Despite the auto industry’s buy-in to the EV agenda, Biden’s emissions reduction plan would still require a nearly Soviet level of government influence over the entire American economy. By executive fiat, the Biden administration is mandating the restructuring of transportation, just as it has attempted to restructure the American energy industry.

The EPA plan will force American drivers to buy a product that sales data and public polling indicate they don’t want. Goldman Sachs reports that government spending on green subsidies for renewable energy and EVs could cost taxpayers $1.2 trillion between 2022 and 2031. Despite these lavish outlays, total sales of Ford F-Series pickups almost matched total EV sales of all makes and models in 2022.

American consumers clearly aren’t convinced. “Only 19% of U.S. adults say it’s ‘very’ or ‘extremely’ likely they would purchase an electric vehicle,” according to polling by the Associated Press-NORC Center for Public Affairs Research and the Energy Policy Institute at the University of Chicago. Imposing regulations that will effectively force sales of electric vehicles to balloon from about 6 percent to 67 percent in a decade is nonsensical.

Of course, these aren’t the only problems arising from the EPA mandates. There are a host of limitations standing in the way of implementing Biden’s plan.

It’s delusional to think that we are producing sufficient supplies of metals and minerals to meet this level of growth in demand, especially when the government refuses to permit new domestic mines. Just last January, the Biden administration canceled two federal mineral leases that would have produced copper and nickel —  both essential components of EVs — in Minnesota.

Mixing domestic permit refusals with increasingly strict mandates means automakers must rely on China and other foreign nations for the materials needed to manufacture EVs and their batteries. But it’s not clear that senior Biden administration officials are even aware of the stresses they impose by mandating EVs while restricting domestic mineral production.

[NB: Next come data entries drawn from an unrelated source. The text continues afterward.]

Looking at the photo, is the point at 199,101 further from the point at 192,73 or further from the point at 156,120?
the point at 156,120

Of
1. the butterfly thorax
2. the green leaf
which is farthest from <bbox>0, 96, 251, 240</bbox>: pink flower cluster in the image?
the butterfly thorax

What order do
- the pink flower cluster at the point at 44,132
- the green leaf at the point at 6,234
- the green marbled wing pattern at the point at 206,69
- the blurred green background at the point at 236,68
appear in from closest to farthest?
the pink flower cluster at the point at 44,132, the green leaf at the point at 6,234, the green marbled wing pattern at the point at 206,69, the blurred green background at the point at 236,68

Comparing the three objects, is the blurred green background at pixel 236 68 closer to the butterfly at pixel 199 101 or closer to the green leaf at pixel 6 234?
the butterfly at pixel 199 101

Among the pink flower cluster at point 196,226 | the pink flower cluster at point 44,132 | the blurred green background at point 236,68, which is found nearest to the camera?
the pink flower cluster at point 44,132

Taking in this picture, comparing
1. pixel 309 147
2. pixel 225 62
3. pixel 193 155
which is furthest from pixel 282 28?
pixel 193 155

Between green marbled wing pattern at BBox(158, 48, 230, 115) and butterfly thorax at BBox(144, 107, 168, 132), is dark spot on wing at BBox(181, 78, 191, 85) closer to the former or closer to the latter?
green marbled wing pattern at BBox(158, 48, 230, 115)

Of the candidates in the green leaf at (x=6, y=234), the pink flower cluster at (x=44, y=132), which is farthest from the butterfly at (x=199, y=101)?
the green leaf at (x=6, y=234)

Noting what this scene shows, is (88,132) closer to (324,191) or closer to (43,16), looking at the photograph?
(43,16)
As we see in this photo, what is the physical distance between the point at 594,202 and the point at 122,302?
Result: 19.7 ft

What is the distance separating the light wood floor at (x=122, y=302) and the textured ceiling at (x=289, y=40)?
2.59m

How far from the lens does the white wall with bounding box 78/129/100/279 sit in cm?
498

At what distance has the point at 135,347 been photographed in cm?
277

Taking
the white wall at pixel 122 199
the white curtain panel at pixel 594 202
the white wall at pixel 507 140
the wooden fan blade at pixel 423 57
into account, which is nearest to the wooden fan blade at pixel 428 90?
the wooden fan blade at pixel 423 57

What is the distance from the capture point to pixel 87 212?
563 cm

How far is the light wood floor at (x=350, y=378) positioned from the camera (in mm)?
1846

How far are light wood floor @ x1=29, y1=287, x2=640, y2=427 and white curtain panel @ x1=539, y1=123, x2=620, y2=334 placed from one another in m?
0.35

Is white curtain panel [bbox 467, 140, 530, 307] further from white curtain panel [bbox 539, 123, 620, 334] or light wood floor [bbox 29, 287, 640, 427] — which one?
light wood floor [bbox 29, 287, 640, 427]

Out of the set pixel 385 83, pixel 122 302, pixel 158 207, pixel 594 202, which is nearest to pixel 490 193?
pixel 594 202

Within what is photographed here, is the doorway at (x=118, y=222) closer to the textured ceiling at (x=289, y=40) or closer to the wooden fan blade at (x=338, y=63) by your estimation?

When questioned by former Interior Secretary and now Montana U.S. Rep. Ryan Zinke during congressional hearings, U.S. Interior Secretary Deb Haaland seemed largely unaware of any but the most rudimentary details associated with the domestic production of strategic minerals. Haaland was able to do little more than repeatedly respond “Thank you for the information” when pressed by Zinke on her understanding of the strategic value of domestic mining for critical minerals.

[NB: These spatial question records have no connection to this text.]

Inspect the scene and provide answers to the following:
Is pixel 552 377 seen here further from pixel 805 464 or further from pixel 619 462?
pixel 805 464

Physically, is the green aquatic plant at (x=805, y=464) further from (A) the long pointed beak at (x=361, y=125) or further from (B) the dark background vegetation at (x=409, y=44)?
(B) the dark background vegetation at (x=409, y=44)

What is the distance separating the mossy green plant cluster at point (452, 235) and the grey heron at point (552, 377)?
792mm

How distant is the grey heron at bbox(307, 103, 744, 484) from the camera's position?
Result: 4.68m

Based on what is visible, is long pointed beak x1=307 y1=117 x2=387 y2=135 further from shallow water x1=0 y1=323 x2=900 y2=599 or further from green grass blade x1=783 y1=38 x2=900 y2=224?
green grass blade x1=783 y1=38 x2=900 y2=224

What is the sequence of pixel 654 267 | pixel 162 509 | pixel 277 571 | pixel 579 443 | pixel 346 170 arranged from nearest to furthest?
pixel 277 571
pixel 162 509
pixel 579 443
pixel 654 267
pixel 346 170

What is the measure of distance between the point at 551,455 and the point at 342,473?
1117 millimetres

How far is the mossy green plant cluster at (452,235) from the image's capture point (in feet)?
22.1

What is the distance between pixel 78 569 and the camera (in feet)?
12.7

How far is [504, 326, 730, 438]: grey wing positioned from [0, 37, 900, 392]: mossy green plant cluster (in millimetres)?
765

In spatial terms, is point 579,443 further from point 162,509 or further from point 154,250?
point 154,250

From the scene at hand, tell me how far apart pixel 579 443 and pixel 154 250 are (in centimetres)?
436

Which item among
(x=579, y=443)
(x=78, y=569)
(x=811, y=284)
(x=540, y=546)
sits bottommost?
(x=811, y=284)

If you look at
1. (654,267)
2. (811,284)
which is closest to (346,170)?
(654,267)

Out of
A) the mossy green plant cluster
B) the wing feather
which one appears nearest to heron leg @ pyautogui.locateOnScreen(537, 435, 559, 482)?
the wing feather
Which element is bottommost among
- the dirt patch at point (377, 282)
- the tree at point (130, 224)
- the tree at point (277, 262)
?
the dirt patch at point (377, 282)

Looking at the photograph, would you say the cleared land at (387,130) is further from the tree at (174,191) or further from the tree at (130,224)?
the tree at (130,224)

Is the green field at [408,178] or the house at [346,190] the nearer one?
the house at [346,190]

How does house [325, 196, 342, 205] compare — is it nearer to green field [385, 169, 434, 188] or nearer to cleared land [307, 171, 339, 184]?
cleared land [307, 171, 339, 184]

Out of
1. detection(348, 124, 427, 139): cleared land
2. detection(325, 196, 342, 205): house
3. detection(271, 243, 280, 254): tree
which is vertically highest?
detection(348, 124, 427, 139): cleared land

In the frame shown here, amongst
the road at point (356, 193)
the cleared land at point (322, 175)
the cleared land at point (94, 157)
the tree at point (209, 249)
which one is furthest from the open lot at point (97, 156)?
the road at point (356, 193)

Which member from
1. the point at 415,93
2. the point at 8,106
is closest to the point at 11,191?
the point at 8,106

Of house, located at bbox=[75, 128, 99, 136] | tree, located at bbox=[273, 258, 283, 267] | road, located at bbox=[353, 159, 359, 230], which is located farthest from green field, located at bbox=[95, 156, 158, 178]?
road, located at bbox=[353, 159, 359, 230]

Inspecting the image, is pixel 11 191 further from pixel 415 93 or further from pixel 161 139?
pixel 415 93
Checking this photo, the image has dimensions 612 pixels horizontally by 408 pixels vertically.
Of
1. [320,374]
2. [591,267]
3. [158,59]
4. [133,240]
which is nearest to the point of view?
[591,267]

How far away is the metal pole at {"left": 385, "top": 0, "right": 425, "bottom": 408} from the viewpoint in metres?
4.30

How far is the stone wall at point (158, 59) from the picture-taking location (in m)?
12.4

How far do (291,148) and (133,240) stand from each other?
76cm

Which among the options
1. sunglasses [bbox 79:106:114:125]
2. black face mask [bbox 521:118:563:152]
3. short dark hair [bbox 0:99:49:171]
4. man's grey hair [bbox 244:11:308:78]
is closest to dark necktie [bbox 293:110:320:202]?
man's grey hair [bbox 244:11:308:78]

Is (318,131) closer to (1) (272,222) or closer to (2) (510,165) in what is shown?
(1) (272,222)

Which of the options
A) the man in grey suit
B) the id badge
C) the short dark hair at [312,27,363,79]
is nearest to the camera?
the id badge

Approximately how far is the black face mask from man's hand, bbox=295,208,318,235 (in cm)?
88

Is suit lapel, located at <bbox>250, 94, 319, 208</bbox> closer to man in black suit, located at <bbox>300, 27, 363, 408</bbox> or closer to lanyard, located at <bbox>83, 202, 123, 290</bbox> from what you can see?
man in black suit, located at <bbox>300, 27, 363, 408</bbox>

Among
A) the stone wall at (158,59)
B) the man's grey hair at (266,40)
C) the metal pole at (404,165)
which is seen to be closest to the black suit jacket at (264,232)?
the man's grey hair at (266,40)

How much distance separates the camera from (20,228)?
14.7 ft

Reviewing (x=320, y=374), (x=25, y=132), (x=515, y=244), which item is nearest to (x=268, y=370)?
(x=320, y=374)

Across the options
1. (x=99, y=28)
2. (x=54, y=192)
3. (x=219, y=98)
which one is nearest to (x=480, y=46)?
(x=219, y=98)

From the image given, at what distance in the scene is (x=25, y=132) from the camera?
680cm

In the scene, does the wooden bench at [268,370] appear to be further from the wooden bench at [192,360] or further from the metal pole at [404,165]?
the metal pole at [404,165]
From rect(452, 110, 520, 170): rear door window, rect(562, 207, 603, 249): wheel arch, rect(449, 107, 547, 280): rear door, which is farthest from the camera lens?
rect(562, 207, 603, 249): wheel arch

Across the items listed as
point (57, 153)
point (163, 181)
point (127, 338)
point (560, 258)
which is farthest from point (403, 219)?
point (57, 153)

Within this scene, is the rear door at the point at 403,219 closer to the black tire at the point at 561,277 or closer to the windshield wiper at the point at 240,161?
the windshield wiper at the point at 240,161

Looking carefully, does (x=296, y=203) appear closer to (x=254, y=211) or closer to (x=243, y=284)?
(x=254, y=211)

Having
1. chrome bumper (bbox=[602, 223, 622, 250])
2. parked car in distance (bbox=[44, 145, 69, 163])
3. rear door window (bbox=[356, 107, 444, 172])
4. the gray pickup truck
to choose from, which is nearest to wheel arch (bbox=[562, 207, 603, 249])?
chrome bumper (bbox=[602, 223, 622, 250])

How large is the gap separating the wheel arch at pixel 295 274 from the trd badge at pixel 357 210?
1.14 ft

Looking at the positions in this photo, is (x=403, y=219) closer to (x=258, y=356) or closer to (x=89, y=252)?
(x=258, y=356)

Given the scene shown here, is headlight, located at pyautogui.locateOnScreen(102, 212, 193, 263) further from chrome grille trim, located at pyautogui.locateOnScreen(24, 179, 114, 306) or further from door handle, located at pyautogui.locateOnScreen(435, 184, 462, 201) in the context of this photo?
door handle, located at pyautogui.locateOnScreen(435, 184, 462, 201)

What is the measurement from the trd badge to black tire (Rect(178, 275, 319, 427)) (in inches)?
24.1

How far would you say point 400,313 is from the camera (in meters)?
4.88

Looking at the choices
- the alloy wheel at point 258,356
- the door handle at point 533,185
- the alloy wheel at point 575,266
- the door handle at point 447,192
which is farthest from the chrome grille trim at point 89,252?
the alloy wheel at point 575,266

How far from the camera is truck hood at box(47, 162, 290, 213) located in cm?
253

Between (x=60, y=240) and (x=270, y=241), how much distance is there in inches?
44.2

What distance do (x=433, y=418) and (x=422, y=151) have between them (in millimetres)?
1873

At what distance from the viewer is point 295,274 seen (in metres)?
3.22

Range anxiety concerns also compound the problems with Biden’s mandates because Americans can’t rely on electric vehicles to get them where they need to go. Even worse, Biden’s green energy policies aimed at propping up reliably unreliable energy sources like wind and solar are actively designing instability into the very electric grid that will be required to charge tens of millions of new EVs. Grid watchdogs warn of “insufficient electricity supplies during peak” conditions and place the blame for the growing fragility of the grid on the rushed and “disorderly retirement” of reliable fossil and nuclear power plants.

If all these limitations on Biden’s plans weren’t sufficient, we have more than sufficient reason to question whether the instability, costs, and trouble are even needed. The New York Times admits the Biden plan will impose “some of the most stringent auto pollution limits in the world.” But EPA reporting indicates that “between 1970 and 2021, the combined emissions of the six common pollutants (PM2.5 and PM10, SO2, NOx, VOCs, CO and Pb) dropped by 78%.” The EPA also reports that “greenhouse gas emissions in 2021 (after accounting for sequestration from the land sector) were 16.3% below 2005 levels.”

The Biden administration’s plans to impose these strict new government controls over the American economy and consumer choice are pointless and intrusive. They will foist unreliable, expensive, and unnecessary transportation options on American consumers whether they want them or not, and they will do so to achieve, at best, questionable environmental goals.

Jason Hayes is director of energy and environmental policy at the Mackinac Center for Public Policy.